Exercise: Your answer should be every line from the records that contains "intellectual".

-------

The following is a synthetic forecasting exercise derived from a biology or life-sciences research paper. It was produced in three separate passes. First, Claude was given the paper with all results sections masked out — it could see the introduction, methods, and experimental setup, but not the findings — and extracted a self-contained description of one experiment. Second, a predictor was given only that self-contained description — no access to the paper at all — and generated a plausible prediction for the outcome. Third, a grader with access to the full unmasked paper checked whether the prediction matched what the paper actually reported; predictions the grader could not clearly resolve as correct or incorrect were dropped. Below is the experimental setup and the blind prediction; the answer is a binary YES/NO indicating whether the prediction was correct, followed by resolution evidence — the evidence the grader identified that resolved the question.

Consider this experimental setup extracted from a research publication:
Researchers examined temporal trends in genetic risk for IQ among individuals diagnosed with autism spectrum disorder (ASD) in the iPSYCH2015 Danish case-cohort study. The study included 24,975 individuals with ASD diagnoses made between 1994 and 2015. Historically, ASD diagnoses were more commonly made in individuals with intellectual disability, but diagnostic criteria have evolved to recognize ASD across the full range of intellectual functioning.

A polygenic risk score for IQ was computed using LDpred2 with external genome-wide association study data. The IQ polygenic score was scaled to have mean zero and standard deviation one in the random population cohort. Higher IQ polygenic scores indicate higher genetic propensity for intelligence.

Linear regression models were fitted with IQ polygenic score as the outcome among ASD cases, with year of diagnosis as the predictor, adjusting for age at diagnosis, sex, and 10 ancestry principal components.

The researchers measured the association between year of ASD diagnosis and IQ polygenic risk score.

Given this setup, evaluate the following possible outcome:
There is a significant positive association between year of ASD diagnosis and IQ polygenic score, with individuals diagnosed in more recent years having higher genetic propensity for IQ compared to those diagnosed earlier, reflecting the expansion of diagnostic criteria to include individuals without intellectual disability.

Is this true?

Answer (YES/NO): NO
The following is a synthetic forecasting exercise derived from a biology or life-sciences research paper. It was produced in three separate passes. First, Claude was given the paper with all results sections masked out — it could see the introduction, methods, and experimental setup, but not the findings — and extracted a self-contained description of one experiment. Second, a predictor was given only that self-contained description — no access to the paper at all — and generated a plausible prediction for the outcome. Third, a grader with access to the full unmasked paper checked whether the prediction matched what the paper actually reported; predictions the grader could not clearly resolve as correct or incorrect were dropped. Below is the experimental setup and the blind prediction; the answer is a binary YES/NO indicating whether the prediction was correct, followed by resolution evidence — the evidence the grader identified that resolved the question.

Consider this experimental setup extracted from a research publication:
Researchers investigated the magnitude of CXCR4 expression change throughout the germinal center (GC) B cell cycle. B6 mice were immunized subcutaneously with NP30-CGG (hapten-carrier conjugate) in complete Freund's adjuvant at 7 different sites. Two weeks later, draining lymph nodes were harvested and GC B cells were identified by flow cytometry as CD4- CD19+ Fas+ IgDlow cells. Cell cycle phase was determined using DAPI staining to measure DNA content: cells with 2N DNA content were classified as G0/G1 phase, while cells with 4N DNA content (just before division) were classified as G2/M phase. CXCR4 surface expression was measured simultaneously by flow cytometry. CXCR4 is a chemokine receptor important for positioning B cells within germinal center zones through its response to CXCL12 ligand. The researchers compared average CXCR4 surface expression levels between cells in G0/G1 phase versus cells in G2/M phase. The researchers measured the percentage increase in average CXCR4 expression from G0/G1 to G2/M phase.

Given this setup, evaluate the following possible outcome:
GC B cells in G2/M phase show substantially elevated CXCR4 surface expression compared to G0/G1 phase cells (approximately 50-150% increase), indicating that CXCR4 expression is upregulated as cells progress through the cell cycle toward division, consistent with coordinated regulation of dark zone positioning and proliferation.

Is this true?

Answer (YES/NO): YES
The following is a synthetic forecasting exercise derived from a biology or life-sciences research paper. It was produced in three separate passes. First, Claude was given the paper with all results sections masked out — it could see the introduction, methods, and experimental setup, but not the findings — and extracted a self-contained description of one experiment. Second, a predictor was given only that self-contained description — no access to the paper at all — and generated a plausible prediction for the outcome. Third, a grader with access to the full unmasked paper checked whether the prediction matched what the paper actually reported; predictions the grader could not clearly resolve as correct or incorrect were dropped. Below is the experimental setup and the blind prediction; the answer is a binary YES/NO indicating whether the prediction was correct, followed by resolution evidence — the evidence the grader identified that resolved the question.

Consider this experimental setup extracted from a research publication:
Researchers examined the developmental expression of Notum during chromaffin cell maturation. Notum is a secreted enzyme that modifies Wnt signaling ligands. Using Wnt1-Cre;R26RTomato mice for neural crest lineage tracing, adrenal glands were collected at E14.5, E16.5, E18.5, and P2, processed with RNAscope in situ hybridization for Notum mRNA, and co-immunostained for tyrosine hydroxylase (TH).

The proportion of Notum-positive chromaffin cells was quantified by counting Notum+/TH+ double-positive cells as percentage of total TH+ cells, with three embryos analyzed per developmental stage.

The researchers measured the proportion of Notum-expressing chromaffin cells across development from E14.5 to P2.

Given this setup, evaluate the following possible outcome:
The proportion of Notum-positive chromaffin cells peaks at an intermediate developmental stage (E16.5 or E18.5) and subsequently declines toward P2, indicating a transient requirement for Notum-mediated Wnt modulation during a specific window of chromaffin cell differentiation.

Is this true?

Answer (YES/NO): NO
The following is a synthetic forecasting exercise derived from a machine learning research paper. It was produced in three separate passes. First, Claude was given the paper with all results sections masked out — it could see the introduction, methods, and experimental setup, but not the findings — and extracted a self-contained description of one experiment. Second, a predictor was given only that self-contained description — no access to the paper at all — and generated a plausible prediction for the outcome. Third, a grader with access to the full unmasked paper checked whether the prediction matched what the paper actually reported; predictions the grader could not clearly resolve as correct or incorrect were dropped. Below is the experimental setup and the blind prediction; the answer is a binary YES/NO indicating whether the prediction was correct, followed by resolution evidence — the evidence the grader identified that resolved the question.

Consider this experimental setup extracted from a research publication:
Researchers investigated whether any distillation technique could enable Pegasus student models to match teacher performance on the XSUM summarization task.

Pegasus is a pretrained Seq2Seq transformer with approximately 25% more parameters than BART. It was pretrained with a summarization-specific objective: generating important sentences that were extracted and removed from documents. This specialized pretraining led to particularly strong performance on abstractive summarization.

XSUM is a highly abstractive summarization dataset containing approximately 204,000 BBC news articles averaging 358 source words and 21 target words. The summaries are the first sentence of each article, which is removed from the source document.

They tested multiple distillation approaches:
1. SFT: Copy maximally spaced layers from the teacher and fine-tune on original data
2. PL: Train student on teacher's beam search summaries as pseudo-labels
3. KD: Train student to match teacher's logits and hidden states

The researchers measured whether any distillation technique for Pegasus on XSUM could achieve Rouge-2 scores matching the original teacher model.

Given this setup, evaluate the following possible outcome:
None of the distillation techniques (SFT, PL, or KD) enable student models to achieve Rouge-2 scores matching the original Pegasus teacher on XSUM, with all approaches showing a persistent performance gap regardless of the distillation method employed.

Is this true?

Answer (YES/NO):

-------

Answer box:
Researchers examined temporal trends in genetic risk for IQ among individuals diagnosed with autism spectrum disorder (ASD) in the iPSYCH2015 Danish case-cohort study. The study included 24,975 individuals with ASD diagnoses made between 1994 and 2015. Historically, ASD diagnoses were more commonly made in individuals with intellectual disability, but diagnostic criteria have evolved to recognize ASD across the full range of intellectual functioning.
There is a significant positive association between year of ASD diagnosis and IQ polygenic score, with individuals diagnosed in more recent years having higher genetic propensity for IQ compared to those diagnosed earlier, reflecting the expansion of diagnostic criteria to include individuals without intellectual disability.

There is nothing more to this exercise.